Hacker News new | ask | show | jobs
by oddity 1431 days ago
The difference is much more nuanced than this. A modern GPU can (and probably does) do most of what you've listed for a CPU. Speculative execution and branch prediction are a bit less likely to be invested in (because they don't need it as much due to oversubscription), but that's increasingly true for CPUs as well for high-efficiency cores. The difference (at a category vs category level and not specific microarch) is mostly a matter of tuning for particular workloads. I'm increasingly souring on SIMD/SIMT being a useful distinction now that bleeding-edge CPUs are widening in the microarch and bleeding-edge GPUs are getting better at handling thread divergence in the microarch. There is a difference, certainly, but it's difficult to describe in a few bullet points.

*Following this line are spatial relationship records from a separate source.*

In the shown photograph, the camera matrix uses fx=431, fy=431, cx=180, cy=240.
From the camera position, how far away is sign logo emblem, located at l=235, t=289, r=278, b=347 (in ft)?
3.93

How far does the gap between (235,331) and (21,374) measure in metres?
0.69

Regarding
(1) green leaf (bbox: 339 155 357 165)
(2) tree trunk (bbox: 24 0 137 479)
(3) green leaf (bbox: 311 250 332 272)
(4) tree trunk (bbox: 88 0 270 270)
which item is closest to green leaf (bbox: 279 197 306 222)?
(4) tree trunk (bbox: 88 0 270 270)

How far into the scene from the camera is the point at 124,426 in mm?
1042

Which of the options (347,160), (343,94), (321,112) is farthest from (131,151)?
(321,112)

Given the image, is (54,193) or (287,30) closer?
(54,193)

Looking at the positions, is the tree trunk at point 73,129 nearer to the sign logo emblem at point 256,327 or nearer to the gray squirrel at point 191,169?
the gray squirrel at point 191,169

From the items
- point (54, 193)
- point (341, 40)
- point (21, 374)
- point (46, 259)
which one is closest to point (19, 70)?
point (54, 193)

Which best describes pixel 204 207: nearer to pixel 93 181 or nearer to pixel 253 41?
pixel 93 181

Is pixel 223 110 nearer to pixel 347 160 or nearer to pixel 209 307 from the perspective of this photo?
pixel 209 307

GPUs are more likely to have more exotic features than you'll see on a CPU to deal with things like thread coordination and cache coherence, but there's nothing fundamentally stopping CPUs from adding that (or wanting that) as well.

1 comments

> GPUs are getting better at handling thread divergence in the microarch

That is an interesting point, how does that work (especially with the dynamics of ray tracing)? Do they recombine under utilized wavefronts or something?

I'm not aware of anything that improves thread-divergence. NVidia's most recent GPUs have superscalar operations, which is a trick from CPU-land (multiple pipelines operating 2 or more instructions per clock tick). NVidia has an integer-pipeline and a floating-point pipeline, and both can operate simultaneously (ex: for(int i=0; i<100; i++) x *=blah; the "i++" is integer, while the "x *= blah" is floating point, so both operate simultaneously.

CPUs have extremely flexible pipelines: Intel's pipeline 0 and 1 basically can do anything, pipeline 5 can do most stuff but is missing division IIRC (and a few other things). Load/store are done on some other pipelines, etc. etc.

Apple's and AMD's CPU pipelines are more symmetrical and uniform.

NVidia GPUs are the only superscalar ones I can think of, aside from AMD GPU's scalar vs vector split (which isn't really the "superscalar" operation I'm trying to describe).

Starting with Volta, Nvidia GPUs have forward progress guarantee, preventing lockups when there’s thread divergence.

That doesn’t improve the performance of a well behaved and well written compute shader. But avoiding hard hangs IMO deserves the label “improved thread divergence.”

Aren't warps still 32 threads, even though number of threads is skyrocketing, effectively making them proportionately finer granularity? Are things different in AMD land?
Slightly, the older tech is 64 threads/lanes per warp/wavefront. Newer ones are 32 by default but 64 if desired.

Bigger differences are the instruction counter per thread since volta on nvidia (which I think is a terrible feature) and that forward progress guarantees are stronger on nvidia (those are _really_ helpful but expensive).

Nvidia GPUs were 32 threads per warps eight from the start of CUDA with the 8800 GTX.

> which I think is a terrible feature <> those are _really_ helpful but expensive

Guaranteed forward progress is a direct consequence of having an instruction counter per thread???

Or so I thought. How else would an SM be able to know the PC of a group of threads that wasn’t stuck?

> Slightly, the older tech is 64 threads/lanes per warp/wavefront. Newer ones are 32 by default but 64 if desired.

AMD GCN was 64 threads/wavefront. NVidia always was 32 threads/warp.

AMD's newest consumer cards RDNA and RDNA2 are 32 threads/wavefront. However, GCN lives on with CDNA (MI200 supercomputer chips), with 64 threads/wavefront architecture.

There is tech in late model GPUs to keep all same divergent threads in the same warp/wavefront.